It is created based on the information of the data received in 1. The resident card description content data 1903 may be newly created, a file existing in the data file storage area 616 may be used, or a file existing in the data file storage area 616 may be diverted. Good.

In the process of executing the additional information adding program shown in FIG. 11 and adding the additional information to the resident card (step 1103), the entrustee / purpose information 1401 is not added, but only the signature by the applicant 1001 is added. To do.

According to this embodiment, the purpose of use has already been described when the resident card was issued by the local government.
If it is attempted to be used in a manner that is not suitable for this purpose, the fraud can be detected at the institution to which the resident's card, which is equivalent to the Land Transport Bureau, is submitted. This makes it possible to prevent double use of the resident's card and unauthorized use by a third party.

A third embodiment to which the present invention is applied will be described below with reference to the drawings. In this embodiment, the system configuration is the same as that of the second embodiment, but the processing content of the program is different from that of the second embodiment. The point that this embodiment is different from the second embodiment will be described.

In the second embodiment, when the local government creates a resident's card, the purpose of use of the resident's card is described based on the information described in the resident's card issuance application 1201. On the other hand, in this embodiment, as shown in FIG.
The resident card issuance application 1201 received from the applicant is embedded in the resident card as it is.

According to this embodiment, the purpose of use has already been described when the resident card was issued by the local government.
If it is attempted to be used in a manner that is not suitable for this purpose, the fraud can be detected at the institution to which the resident's card, which is equivalent to the Land Transport Bureau, is submitted. This makes it possible to prevent double use of the resident's card and unauthorized use by a third party.

A fourth embodiment to which the present invention is applied will be described below with reference to the drawings.
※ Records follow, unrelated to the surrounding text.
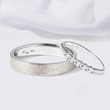 Wedding rings in white gold with diamonds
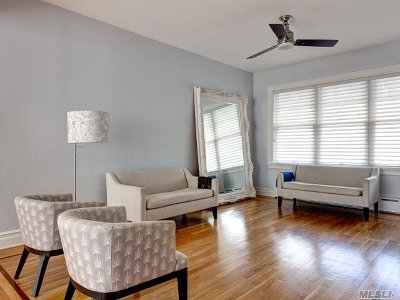Astoria Single Family Home For Sale: 32-23 46th St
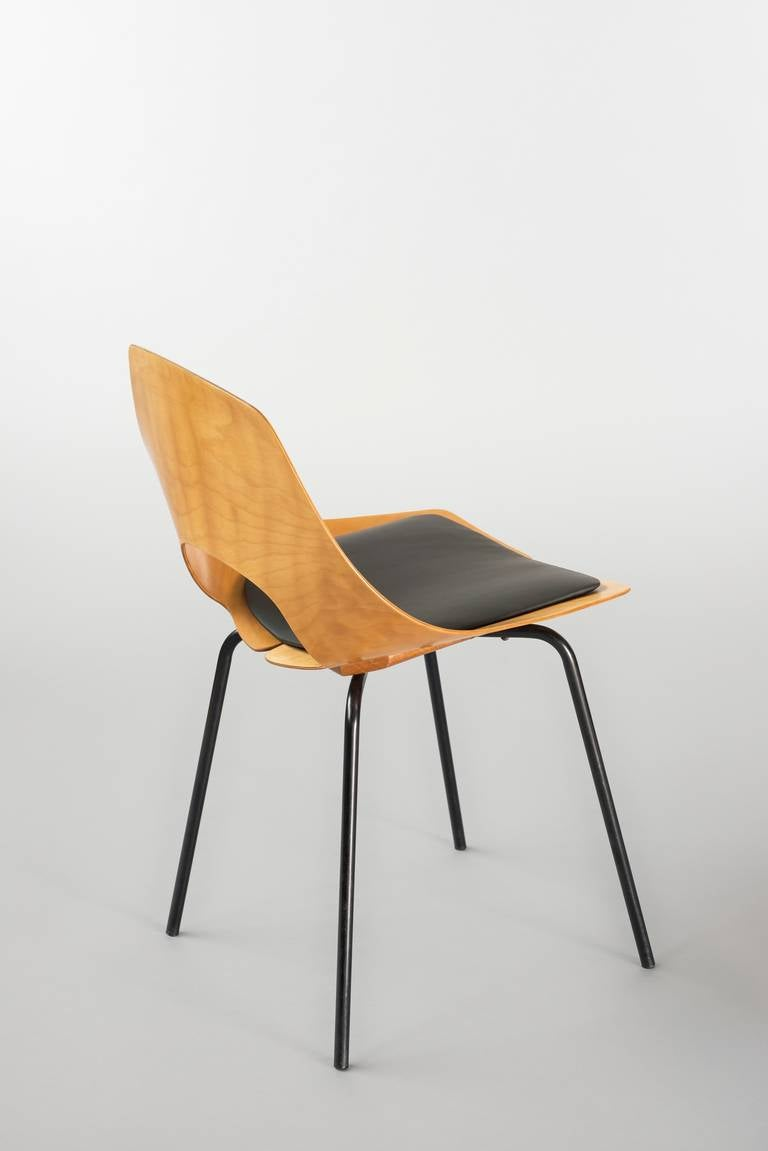 tonneau chair by pierre guariche steiner edition 1951 for sale at 1stdibs. Black Bedroom Furniture Sets. Home Design Ideas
The system configuration of this embodiment is the same as that of the first embodiment, but the processing procedure of the program is different from that of the first embodiment. The difference between this embodiment and the first embodiment is shown.

In the first embodiment, the purpose of use is described in the resident's card. Therefore, if an attempt is made to use the resident's card that does not meet this purpose, the address to which the resident's card equivalent to the Land Transport Bureau is submitted. The institution can detect the fraud, and can prevent double use of the certificate and fraudulent use by a third party. On the other hand, in this embodiment, the applicant obtains the public key of the Land Transport Office to which the resident card is submitted,
When applying for issuance of a resident card, the public key of the Land Transport Office is sent to the administrative agency. After creating a resident's card, the local government encrypts it with the public key of the Land Transport Office it received and issues the resident's card. As a result, the resident's card can be decrypted only by the Land Transport Office that possesses the private key of the Land Transport Office, which is the pair of the public key used for encryption, and therefore it is possible to prevent the certificate from being submitted to another organization. Also, since the certificate contains the serial number,
It is possible to prevent double use by checking the serial number for duplication at the Land Transport Office.
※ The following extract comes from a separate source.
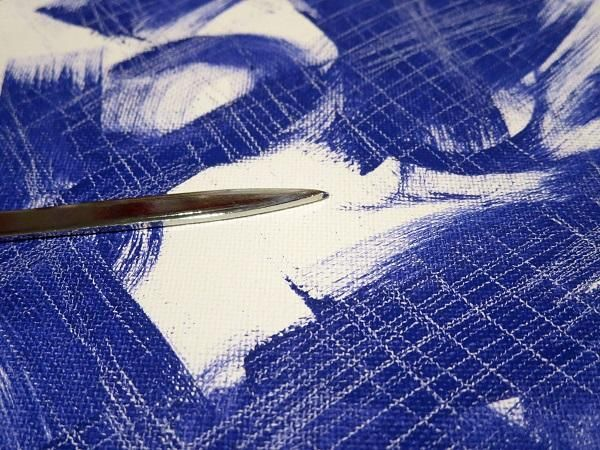 Usé la punta afilada de un abridor de cartas para dibujar el patrón y eliminar parte de la pintura.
FIG. 21 is a PAD diagram showing the processing procedure of the registration application management program 706 in this embodiment. This program is executed by the applicant when the applicant performs registration processing. When this program is called, it first executes the resident's card issuance application generation program 702 to generate a resident's card issuance application (step 210).
1). Here, a resident's card issuance application 1201 as shown in FIG. 12 is generated and a signature by the applicant 1001 is added. Next, the resident card issuance application program 703 is executed, an application for issuance of the resident card is made to the local government, and a resident card is issued (step 2102). At this time, the public key of the Land Transport Office 1004, which was acquired in advance, is used by the local government 10
Pass to 02. Further, in the certificate issuing system 501, a resident card issuance management program 613 is executed. Details of this processing will be described later with reference to FIG. By this processing, a resident card and signature as shown in FIG. 22 are issued. This resident card is a serial number 2201, a resident card description data 2202, and a signature 220 by the local government 1002.
It consists of 3. Finally, the procedure consignment program 70
5 is executed, the resident's card and the information attached thereto are sent to the dealer 1003 as shown in FIG. 14, and the agency application for registration application to the Land Transport Bureau is entrusted (step 210).
3). At this time, the agency registration application management program 805 is executed in the dealer terminal 503.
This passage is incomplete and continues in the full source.